A limitation of many in vivo studies that examined the beneficial effects of InsP6 ingestion is their lack of analytical determination of the different InsPs in biological fluids and tissues. InsP6 lacks spectral characteristics that allow easy identification and does not have properties that enable the development of simple analytical methods. An added difficulty is that it is necessary to consider that numerous InsPs products result from InsP6 dephosphorylation (the different isomers should also be considered), and these products have similar chemical and biological properties. The most common analytical methods used to quantify InsP6 are based on the non-specific evaluation of total inorganic phosphate or complex formation by phosphate groups [17,20], but these procedures obviously require previous purification and separation. Since these methods are nonspecific and the different InsPs have similar properties, the application of these methods may overestimate the amount of InsP6 when other InsPs are present [22,23]. In the study of this paper, we assessed the performance of one of these nonspecific methods for measuring InsPs [17] to quantify the content of InsPs of the different hydrolysates, and we then compared the results with those obtained by MS/MS. The results indicated that, as the amount of InsP6 decreased because of hydrolysis, the overall amount of InsPs also decreased, and the phosphate ion concentration increased, as can be seen in Table 2. After 24 h of hydrolysis, our MS/MS results indicated that there was very little InsP6, and yet the total amount of InsPs was only reduced by about 50% (from 0.82 to 0.39 mM). Only after 72 h of hydrolysis, when the level of total InsPs was very low (with InsP2 being the predominant species), the non-specific method indicated a greatly reduced level of total InsPs (0.10 mM).

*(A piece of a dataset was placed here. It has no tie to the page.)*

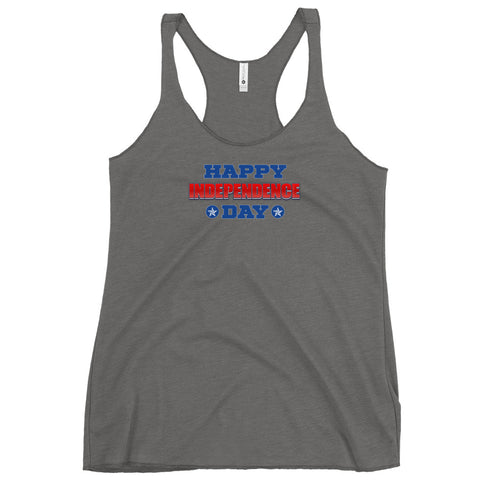 Happy Independence Day Women's Tank Top - Mainstream Freedom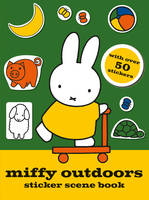 Book Cover for Miffy Outdoors Sticker Scene Book by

It is important to note that, in animal experiments in which InsP6 was eliminated from the diet, the nonspecific determination of InsPs in the urine indicated extremely low levels [9], and these levels increased significantly when dietary InsP6 was re-administered. Other research has shown that experimental animals that were given diets that did not contain InsP6 only excreted small amounts of InsP2 in their urine [22]. Therefore, the nonspecific determination of InsPs in urine can provide some useful information. However, there is a need for sensitive and specific methods for the determination of the different InsPs in biological fluids. Although the development of such methods appears difficult, it is clearly important because the different InsPs seem to have different biological effects.

5. Conclusions

Our in vitro experiments indicated that the hydrolysis products of InsP6 functioned as inhibitors of CaOx crystallization. Thus, even though InsP6 is enzymatically hydrolyzed after consumption, its hydrolysis products also inhibit crystallization. This may explain the positive effects of the consumption of phytate on pathological calcifications. Although the determination of total InsPs level can be useful, it is necessary to develop sensitive and specific analytical methods that can quantify each of the hydrolyzed InsPs.